Беседы со специалистами
Шрифт:
Лаборатория психологии НИИ неврологии
Лаборатория психологии Института неврологии, хоть и размещалась в одной комнате, очень скромно обставленной, была для меня первым настоящим воплощением научной и практической афазиологии. Работающие там люди и творческая атмосфера по-настоящему захватывали, увлекали. Сотрудниками лаборатории в то время были:
Марианна Константиновна Шохор-Троцкая (позже, в замужестве Бурлакова). Марианна – логопед и младший научный сотрудник восстановительного отделения Института, кандидат наук. Отделением руководила профессор Лариса Гавриловна Столярова, которая внесла существенный вклад в афазиологию как невролог. В соавторстве с Эсфирью Соломоновной, Столярова дала объяснение тому, почему при очагах поражения в височной области мозга кровоток восстанавливается быстрее, чем при поражениях в других зонах. Говоря в двух словах, все дело в обилии коллатералей, участвующих
Нейропсихолог Владимир Волков. Грамотный, умный специалист, кончивший психфак МГУ. Он был довольно неряшлив внешне, несколько чудаковат в плане поведения. Например, он мог на ученом совете встать и сказать, что всё, что говорилось там, чепуха. Причем, делал он это совершенно спокойно, беззлобно, с иронической усмешкой на устах. Ко мне он имел некий романтический интерес, который я предпочла «не заметить», поэтому наши отношения были исключительно коллегиально-дружескими. Володя (не помню отчества, кажется, Николаевич) был умным, опытным специалистом и много дал мне в плане профессионального роста. Некоторые из его фраз «сработали» не сразу, а вспомнились и осмыслились позже.
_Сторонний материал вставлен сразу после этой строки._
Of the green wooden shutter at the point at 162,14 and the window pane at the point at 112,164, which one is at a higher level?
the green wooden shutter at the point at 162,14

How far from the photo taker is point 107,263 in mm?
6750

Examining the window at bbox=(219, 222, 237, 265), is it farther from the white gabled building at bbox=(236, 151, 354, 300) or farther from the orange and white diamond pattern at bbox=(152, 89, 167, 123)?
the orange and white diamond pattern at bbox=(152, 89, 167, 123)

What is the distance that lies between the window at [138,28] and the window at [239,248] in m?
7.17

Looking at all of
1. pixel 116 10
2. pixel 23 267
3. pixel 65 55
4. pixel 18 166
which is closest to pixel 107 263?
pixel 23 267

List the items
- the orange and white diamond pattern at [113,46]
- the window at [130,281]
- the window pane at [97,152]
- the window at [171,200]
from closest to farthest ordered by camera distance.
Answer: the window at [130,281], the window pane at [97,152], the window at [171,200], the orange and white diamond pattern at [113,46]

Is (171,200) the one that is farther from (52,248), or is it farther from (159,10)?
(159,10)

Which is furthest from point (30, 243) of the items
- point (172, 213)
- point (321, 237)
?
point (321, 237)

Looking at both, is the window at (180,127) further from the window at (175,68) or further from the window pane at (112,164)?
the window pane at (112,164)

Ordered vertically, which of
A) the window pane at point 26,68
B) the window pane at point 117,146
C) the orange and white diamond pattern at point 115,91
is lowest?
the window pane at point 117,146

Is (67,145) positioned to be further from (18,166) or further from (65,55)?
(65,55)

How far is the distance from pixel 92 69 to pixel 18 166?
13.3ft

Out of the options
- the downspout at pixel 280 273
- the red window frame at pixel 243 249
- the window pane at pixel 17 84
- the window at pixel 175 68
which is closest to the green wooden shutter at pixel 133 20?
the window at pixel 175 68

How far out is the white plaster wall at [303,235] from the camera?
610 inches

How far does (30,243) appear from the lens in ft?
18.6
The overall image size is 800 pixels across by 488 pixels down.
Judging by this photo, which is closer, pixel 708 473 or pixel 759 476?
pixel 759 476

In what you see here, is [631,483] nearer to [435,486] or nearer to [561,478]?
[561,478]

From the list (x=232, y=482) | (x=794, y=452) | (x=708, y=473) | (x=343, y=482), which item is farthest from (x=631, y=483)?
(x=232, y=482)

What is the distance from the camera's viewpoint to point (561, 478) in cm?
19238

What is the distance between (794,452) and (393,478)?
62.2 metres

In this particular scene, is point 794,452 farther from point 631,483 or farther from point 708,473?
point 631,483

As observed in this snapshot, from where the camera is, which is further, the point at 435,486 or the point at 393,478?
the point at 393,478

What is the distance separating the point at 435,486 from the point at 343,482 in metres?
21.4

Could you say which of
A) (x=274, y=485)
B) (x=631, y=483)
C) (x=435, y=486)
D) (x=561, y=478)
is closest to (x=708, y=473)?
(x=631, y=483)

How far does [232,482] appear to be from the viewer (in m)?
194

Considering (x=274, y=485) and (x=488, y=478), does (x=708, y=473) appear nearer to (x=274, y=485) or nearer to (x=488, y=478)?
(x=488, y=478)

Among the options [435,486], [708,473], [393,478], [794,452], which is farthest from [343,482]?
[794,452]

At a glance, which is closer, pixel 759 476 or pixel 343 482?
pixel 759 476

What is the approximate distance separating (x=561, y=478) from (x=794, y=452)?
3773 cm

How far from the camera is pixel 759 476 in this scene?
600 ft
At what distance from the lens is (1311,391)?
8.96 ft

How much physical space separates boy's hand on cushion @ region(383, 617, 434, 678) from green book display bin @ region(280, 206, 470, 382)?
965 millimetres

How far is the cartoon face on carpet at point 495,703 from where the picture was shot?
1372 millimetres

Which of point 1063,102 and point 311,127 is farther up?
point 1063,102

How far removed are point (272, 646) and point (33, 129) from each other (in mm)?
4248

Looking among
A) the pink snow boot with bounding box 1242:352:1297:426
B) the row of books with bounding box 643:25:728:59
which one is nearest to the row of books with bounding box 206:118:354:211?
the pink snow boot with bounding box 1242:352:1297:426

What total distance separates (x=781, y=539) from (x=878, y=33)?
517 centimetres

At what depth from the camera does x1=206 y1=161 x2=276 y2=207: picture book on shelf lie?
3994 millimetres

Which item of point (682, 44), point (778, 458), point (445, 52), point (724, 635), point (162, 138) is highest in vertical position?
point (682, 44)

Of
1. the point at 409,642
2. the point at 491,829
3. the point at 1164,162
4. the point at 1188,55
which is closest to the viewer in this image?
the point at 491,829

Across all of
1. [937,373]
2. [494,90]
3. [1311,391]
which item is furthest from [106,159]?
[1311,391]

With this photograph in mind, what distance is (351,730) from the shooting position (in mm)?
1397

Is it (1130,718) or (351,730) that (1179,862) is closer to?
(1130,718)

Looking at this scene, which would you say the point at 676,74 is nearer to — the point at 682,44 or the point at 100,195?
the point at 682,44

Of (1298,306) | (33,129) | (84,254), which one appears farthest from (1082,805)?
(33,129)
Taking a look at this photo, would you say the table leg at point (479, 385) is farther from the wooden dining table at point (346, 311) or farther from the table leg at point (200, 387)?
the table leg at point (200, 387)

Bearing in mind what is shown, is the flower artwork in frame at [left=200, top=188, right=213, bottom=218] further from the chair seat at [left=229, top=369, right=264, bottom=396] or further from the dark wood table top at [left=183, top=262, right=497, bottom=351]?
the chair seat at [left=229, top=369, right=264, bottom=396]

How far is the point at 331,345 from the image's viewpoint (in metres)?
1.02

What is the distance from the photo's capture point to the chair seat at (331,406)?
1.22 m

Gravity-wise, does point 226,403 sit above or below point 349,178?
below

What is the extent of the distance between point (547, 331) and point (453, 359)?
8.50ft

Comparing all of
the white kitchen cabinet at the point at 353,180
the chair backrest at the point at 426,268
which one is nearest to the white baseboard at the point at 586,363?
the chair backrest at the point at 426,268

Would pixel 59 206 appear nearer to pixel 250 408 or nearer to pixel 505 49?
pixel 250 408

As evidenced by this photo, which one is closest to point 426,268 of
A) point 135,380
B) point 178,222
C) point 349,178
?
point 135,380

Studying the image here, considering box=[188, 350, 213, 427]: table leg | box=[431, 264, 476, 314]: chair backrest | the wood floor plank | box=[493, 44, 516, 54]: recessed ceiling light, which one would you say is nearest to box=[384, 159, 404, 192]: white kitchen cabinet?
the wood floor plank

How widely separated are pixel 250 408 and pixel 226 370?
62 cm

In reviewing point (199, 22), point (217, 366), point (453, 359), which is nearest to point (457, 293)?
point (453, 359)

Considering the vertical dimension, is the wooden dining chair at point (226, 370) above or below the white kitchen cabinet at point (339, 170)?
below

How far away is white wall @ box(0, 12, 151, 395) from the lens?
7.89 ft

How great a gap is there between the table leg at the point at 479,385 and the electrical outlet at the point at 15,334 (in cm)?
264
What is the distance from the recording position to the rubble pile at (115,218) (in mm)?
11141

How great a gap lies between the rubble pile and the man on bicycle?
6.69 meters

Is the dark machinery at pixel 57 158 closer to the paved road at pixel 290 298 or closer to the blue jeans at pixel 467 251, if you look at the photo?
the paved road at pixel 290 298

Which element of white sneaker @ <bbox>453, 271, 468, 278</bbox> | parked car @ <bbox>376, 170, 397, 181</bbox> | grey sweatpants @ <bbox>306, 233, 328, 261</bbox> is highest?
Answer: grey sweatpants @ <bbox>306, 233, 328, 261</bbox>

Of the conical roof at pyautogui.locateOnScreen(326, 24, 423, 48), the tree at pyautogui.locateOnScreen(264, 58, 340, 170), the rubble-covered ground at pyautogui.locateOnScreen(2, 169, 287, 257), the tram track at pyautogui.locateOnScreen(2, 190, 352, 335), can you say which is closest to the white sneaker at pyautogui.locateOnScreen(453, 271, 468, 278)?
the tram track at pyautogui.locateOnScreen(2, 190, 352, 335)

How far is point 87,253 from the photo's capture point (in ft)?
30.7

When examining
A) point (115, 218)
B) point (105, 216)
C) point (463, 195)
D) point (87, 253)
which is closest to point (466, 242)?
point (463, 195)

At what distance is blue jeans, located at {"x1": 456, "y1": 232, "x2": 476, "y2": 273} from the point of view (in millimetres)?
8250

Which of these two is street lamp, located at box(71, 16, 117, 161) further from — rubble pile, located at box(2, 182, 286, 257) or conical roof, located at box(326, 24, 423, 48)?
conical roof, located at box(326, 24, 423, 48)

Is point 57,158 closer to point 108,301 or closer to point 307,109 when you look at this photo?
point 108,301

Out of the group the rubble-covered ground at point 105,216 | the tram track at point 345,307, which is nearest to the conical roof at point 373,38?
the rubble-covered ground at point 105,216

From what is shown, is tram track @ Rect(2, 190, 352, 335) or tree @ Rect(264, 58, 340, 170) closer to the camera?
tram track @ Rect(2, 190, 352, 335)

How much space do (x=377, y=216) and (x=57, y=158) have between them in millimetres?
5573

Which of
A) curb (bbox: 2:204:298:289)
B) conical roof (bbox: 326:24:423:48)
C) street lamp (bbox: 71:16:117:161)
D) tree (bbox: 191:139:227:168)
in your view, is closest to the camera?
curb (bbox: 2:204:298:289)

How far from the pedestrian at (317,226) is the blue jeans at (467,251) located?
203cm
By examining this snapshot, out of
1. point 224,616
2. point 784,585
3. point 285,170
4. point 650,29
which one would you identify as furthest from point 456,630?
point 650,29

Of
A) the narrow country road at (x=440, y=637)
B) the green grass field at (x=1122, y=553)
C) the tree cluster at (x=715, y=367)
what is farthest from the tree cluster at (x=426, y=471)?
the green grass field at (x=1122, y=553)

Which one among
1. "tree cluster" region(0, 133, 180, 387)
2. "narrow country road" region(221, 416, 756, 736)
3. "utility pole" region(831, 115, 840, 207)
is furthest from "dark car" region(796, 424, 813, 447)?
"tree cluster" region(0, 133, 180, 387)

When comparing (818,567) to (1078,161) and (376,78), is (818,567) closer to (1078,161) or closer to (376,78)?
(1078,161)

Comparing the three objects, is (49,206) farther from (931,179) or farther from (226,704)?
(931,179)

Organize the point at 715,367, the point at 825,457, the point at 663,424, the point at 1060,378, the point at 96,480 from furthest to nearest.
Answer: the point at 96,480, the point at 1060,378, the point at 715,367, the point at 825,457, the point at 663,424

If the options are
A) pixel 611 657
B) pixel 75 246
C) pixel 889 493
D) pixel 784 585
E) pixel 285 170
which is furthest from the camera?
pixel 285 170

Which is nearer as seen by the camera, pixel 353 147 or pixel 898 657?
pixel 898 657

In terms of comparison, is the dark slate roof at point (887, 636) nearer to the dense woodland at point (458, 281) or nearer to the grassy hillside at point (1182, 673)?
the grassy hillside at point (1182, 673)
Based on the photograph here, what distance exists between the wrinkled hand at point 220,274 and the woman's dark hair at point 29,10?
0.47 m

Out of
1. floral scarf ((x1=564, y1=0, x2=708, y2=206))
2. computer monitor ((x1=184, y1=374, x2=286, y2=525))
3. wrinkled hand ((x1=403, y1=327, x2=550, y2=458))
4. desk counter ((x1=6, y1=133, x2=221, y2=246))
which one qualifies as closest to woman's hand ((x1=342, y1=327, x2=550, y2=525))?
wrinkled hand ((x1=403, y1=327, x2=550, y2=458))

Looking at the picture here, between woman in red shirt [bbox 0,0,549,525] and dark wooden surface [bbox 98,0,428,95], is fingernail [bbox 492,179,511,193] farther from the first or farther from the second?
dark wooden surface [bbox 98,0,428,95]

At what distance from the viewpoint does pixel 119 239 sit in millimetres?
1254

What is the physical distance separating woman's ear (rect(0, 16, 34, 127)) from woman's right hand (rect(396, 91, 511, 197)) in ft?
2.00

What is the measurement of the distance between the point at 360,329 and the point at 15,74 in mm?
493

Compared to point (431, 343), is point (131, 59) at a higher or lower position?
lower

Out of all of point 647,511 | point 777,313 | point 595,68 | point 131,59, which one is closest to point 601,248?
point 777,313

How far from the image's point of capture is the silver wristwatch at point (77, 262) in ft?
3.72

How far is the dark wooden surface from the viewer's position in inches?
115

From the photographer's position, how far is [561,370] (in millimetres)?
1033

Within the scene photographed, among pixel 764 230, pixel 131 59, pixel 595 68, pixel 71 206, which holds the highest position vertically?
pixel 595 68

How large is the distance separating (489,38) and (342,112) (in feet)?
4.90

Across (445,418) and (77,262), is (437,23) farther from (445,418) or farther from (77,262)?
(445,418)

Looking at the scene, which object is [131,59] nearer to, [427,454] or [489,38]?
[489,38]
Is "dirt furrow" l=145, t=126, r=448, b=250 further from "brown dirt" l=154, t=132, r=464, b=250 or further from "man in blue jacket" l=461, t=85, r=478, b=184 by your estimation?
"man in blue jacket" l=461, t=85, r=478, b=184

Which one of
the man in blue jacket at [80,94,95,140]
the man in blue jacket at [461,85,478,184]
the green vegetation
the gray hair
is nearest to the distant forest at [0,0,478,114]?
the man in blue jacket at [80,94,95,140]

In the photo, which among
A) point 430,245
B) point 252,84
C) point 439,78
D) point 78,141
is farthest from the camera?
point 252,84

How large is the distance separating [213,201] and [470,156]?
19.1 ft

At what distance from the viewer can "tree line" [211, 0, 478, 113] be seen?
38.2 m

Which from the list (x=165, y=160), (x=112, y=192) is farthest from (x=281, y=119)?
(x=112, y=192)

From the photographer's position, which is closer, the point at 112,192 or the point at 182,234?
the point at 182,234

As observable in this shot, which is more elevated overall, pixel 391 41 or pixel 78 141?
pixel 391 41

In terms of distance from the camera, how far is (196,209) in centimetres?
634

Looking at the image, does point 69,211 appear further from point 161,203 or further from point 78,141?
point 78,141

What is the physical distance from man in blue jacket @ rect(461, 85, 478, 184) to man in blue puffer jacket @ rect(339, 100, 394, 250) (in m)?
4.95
Например, он однажды сказал, что при поражении, ограниченном третичными полями речевой коры (третичные поля отвечают за оперирование различного рода символами), афазии возникнуть не может. Третичные поля, резюмировал Волков, это поля мышления, а при афазии разрушается не оно. Страдает речь, в осуществлении которой участвуют разные по функциональной иерархии участки мозга. Очаговое поражение на уровне третичных полей вообще не может дать серьезных выпадений в речи, так как в этом случае возникают мощные процессы компенсации. Ведь третичные поля связаны «живыми» ассоциациями, их продукция не штампована, поэтому третичная кора мозга высокопластична. Этот урок всплыл в моей памяти совсем недавно, при написании последней монографии, сыграв важную роль в трактовке «загадок» афазии.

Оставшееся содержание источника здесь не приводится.